Assignment ▸ Up to and including the final line, please copy every line exactly, starting from the one that contains "对课题进行了文献检索，查看了" in the material below.

[[ Source material, beginning ]]

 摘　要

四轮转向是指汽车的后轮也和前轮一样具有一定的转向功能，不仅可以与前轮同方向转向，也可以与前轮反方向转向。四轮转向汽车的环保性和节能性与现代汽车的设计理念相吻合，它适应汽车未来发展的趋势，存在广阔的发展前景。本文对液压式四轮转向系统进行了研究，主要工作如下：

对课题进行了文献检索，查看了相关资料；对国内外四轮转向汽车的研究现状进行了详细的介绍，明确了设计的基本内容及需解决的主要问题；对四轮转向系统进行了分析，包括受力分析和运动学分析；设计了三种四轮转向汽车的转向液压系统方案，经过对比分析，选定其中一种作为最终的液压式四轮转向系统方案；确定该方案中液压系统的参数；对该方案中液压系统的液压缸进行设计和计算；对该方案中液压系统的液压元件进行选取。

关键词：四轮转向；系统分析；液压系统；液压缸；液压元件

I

[[ Source material, end ]]

Expected answer ▸
对课题进行了文献检索，查看了相关资料；对国内外四轮转向汽车的研究现状进行了详细的介绍，明确了设计的基本内容及需解决的主要问题；对四轮转向系统进行了分析，包括受力分析和运动学分析；设计了三种四轮转向汽车的转向液压系统方案，经过对比分析，选定其中一种作为最终的液压式四轮转向系统方案；确定该方案中液压系统的参数；对该方案中液压系统的液压缸进行设计和计算；对该方案中液压系统的液压元件进行选取。

关键词：四轮转向；系统分析；液压系统；液压缸；液压元件

I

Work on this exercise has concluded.